On the Weight Dynamics of Deep Normalized Networks
Christian H. X. Ali Mehmeti-Göpel, Michael Wand
TL;DR
Problem: ELR disparities across layers in normalization-based networks hinder trainability. Approach: builds a discrete/continuous dynamical model of weight and gradient norms and ELR evolution, predicting when ELRs converge or flip with respect to a constant learning rate. Contributions: (i) a general auto rate-tuning theory with closed-form gradient-flow solution $\frac{d\sigma^2}{dt}=\frac{c^2}{\sigma^2}$ and ELR limit $\lim_{t\to\infty} \frac{E_\ell}{E_k}=1$, (ii) identification of regime boundaries and a hyperparameter-free warm-up method, (iii) empirical validation on CNNs and Transformers and a constrained-ELR training technique.
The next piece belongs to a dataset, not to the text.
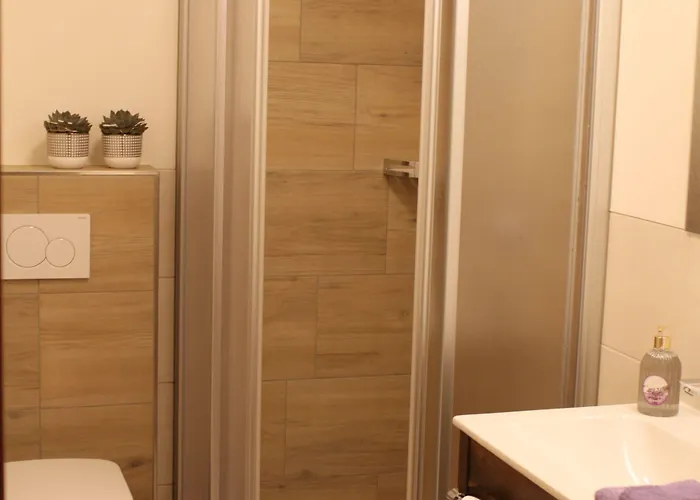 Panorama ゲストハウス 3*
Findings: ELR spread is minimized with small or moderate learning rates and is further reduced by momentum and warm-up, enabling training of very deep networks; constrained ELR training can stabilize training in otherwise unstable regimes. Impact: provides practical stabilization guidelines for deep normalization-based architectures and informs design choices to improve trainability in CNNs and Transformer models.
Abstract
Recent studies have shown that high disparities in effective learning rates (ELRs) across layers in deep neural networks can negatively affect trainability. We formalize how these disparities evolve over time by modeling weight dynamics (evolution of expected gradient and weight norms) of networks with normalization layers, predicting the evolution of layer-wise ELR ratios. We prove that when training with any constant learning rate, ELR ratios converge to 1, despite initial gradient explosion. We identify a ``critical learning rate" beyond which ELR disparities widen, which only depends on current ELRs. To validate our findings, we devise a hyper-parameter-free warm-up method that successfully minimizes ELR spread quickly in theory and practice. Our experiments link ELR spread with trainability, a relationship that is most evident in very deep networks with significant gradient magnitude excursions.